There are a number of potential mechanisms for a therapeutic effect of resveratrol in FRDA. Resveratrol activates SIRT1, a NAD+-dependent deacetylase [27, 31], which activates the transcriptional coactivator PGC-1α [32], thought to play an important role in the pathogenesis of FRDA [33, 34]. Downstream transcription targets of PGC-1α include genes involved in mitochondrial biogenesis [32] and antioxidant defenses [35]. Downregulation of PGC-1α is reported in FRDA, and thought to be responsible, at least in part, for the reduced antioxidant response seen. Pharmacologic activation of PGC-1α was reported to increase PGC-1α and SOD2 levels in the absence of any effect on frataxin expression, an interesting finding given the results of our open-label trial [35]. Resveratrol may also enhance antioxidant responses by activating the human homolog of nuclear factor erythroid 2-related factor 2, a key transcription factor in cellular antioxidant activity, as observed in rats [36]. High-dose resveratrol may, therefore, activate antioxidant rather than mitochondriogenic pathways in individuals in FRDA.

No serious adverse events were recorded during this 12-week study. Low-dose resveratrol was generally well tolerated. Gastrointestinal side-effects were frequent in participants receiving 5 g resveratrol daily, limiting tolerability.
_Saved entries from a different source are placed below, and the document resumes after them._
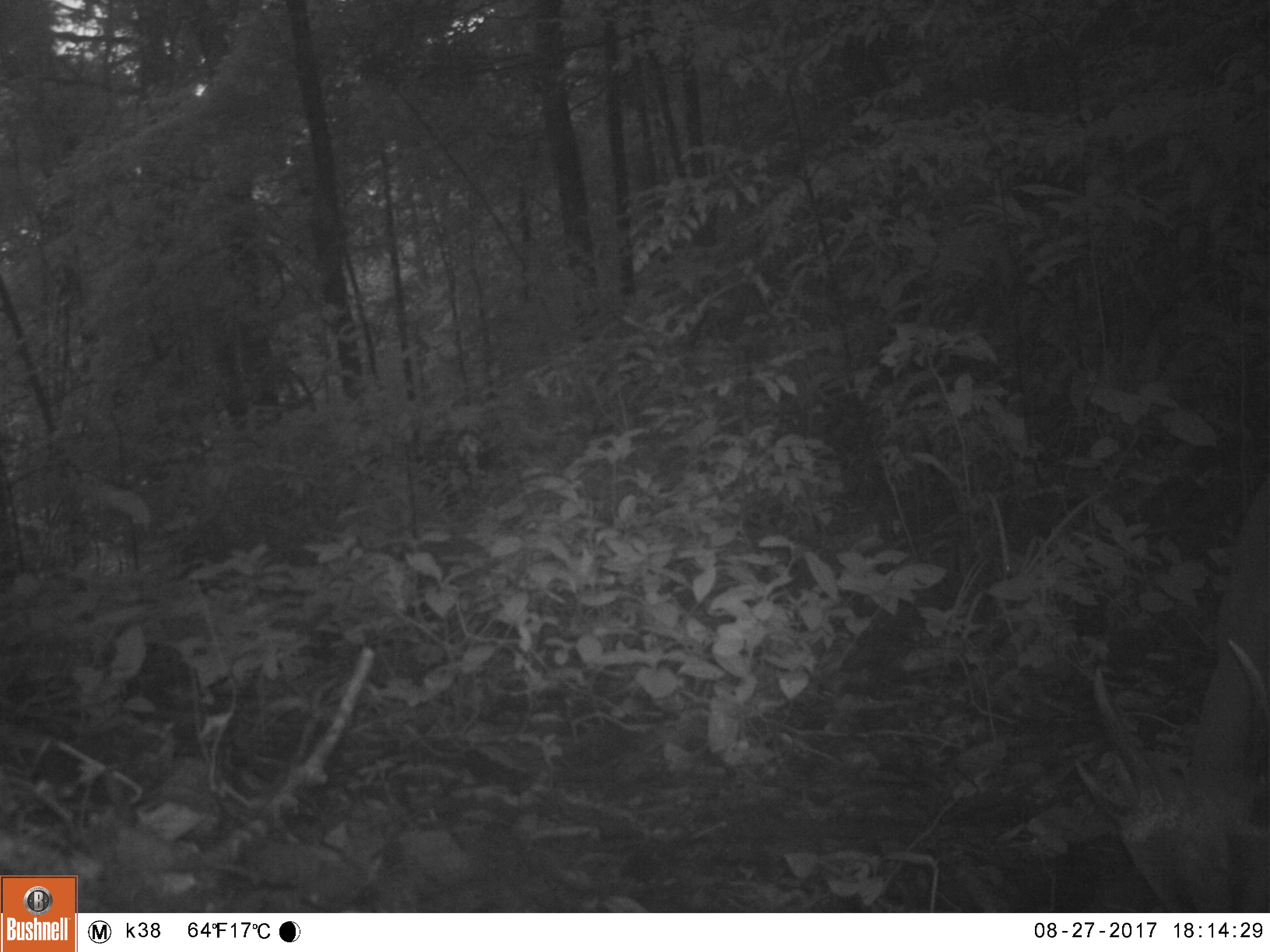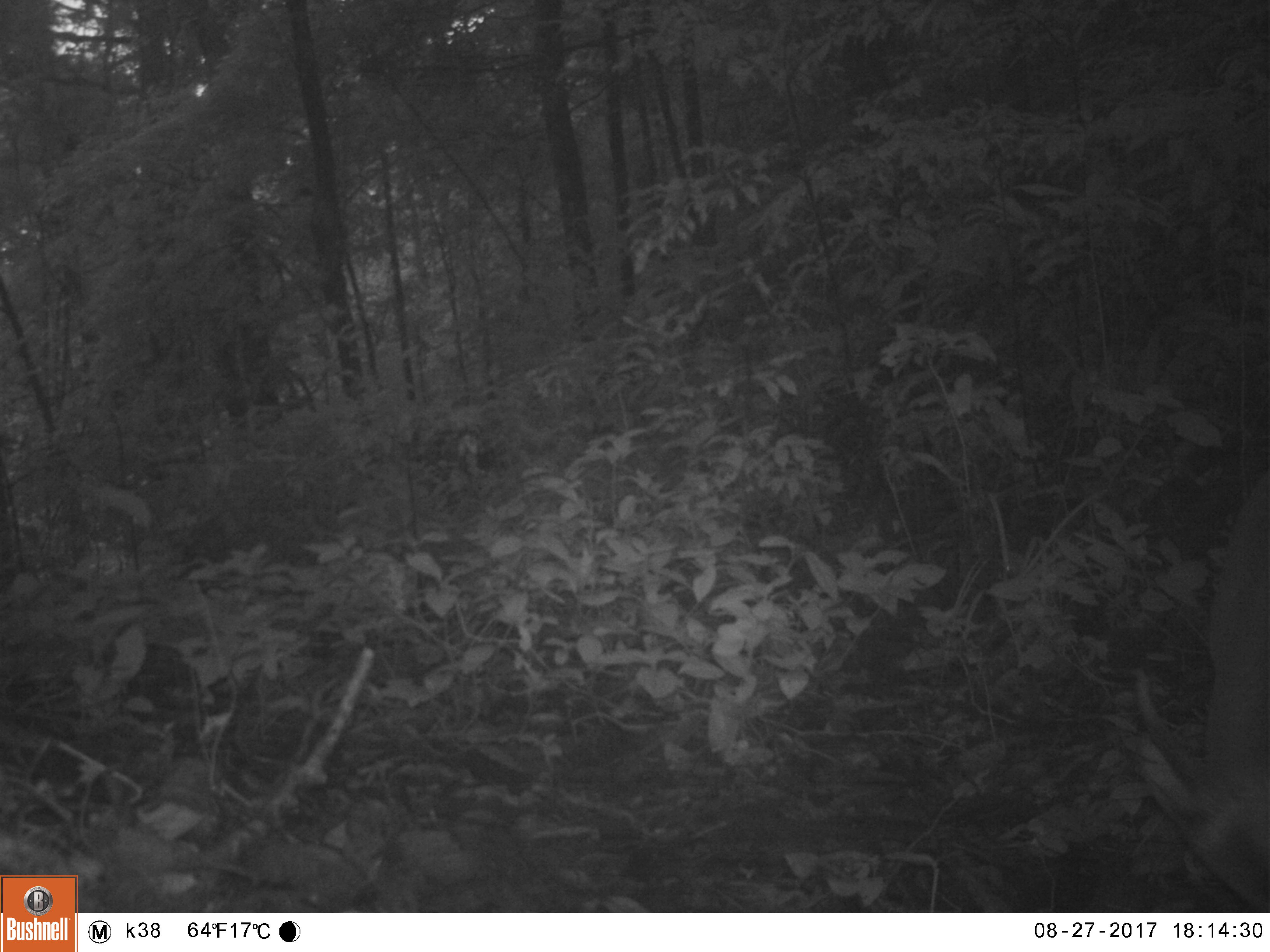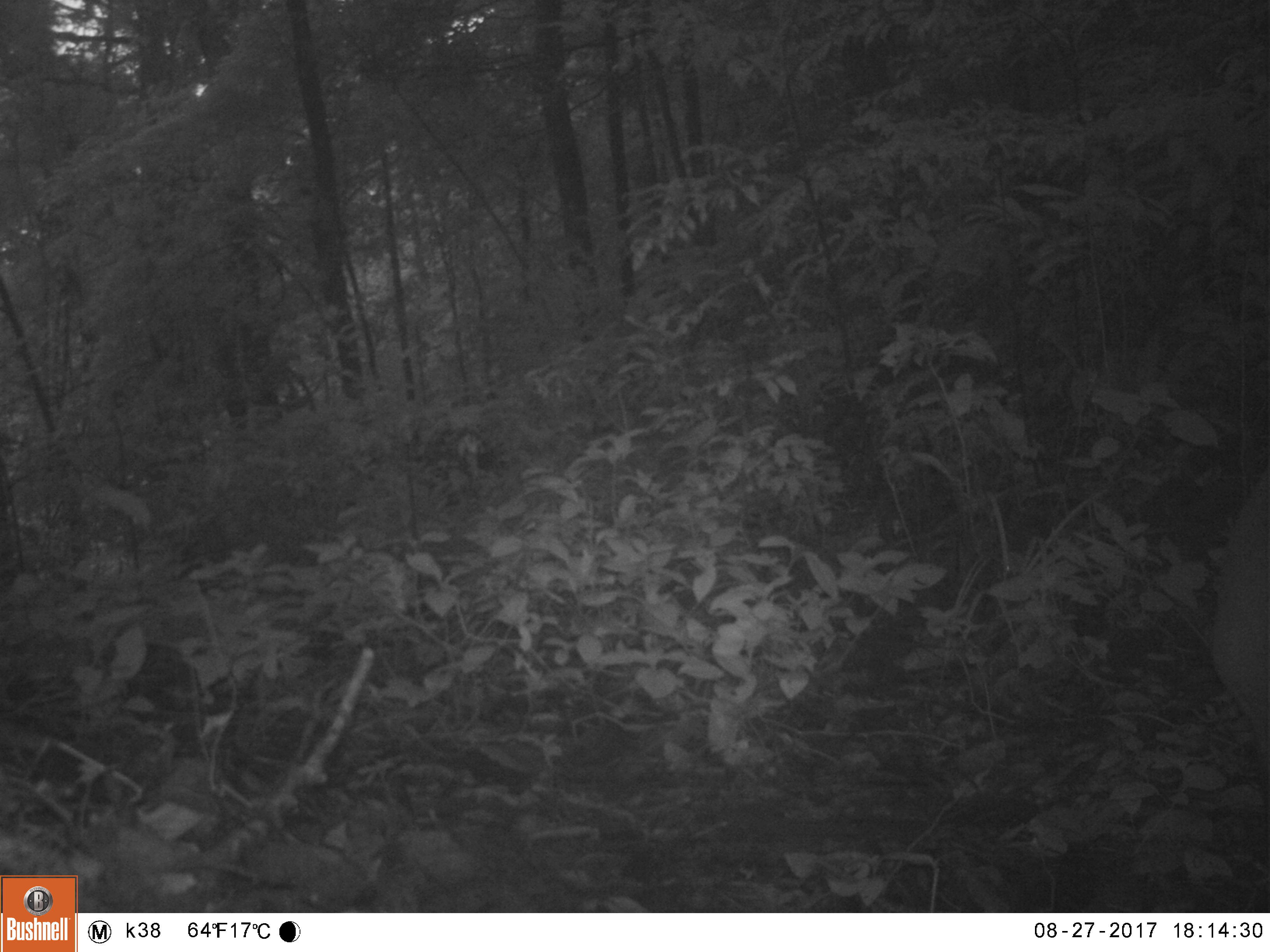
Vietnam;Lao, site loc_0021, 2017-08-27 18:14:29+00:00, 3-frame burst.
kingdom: Animalia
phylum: Chordata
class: Mammalia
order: Artiodactyla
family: Cervidae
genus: Muntiacus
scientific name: Muntiacus vuquangensis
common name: large-antlered muntjac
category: large antlered muntjac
Large antlered muntjac (large-antlered muntjac) (Muntiacus vuquangensis). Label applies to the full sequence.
Diarrhea appeared dose-related: it occurred to a moderate to severe degree in 70 % in the high-dose group, consistent with other trials administering daily doses of greater than 2 g/day of resveratrol [11, 37]. Its mechanism is unclear and may be related to resveratrol, its metabolites, or unabsorbed components of the formulation in the gastrointestinal tract [38]. Clinically significant abnormalities in liver function were documented in one subject. The mechanism for this is unknown and has implications for safety monitoring in individuals taking high-dose resveratrol.
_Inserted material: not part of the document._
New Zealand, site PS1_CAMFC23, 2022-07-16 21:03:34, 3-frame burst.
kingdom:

Despite no improvement in the primary outcome measure, this open-label trial demonstrated improvements in some, but not all, clinical and biologic secondary outcome measures after treatment with high-dose resveratrol. Limitations of this study include its open-label design, and the fact that it was not powered on the secondary endpoints in which improvements were noted. As such, the improvements seen in the high-dose group could be a chance finding given the small number of participants and the number of outcomes that we measured. As such, recommendations regarding the efficacy of resveratrol cannot be made from this open-label study. Nevertheless, we believe that further assessment of the clinical efficacy of resveratrol is warranted in a randomized placebo-controlled setting. Whilst resveratrol was safe, the high frequency of dose-related gastrointestinal side-effects with high-dose resveratrol limits its tolerability and prevents adequate blinding of participants. Using bioequivalent doses micronized resveratrol with three times the bioavailability of standard resveratrol [38] may improve tolerability. Other sirtuin-activating compounds may also provide therapeutic alternatives [31]. A greater understanding of the mechanisms of effect of resveratrol in FRDA is required to determine which therapeutic pathway(s) are best exploited.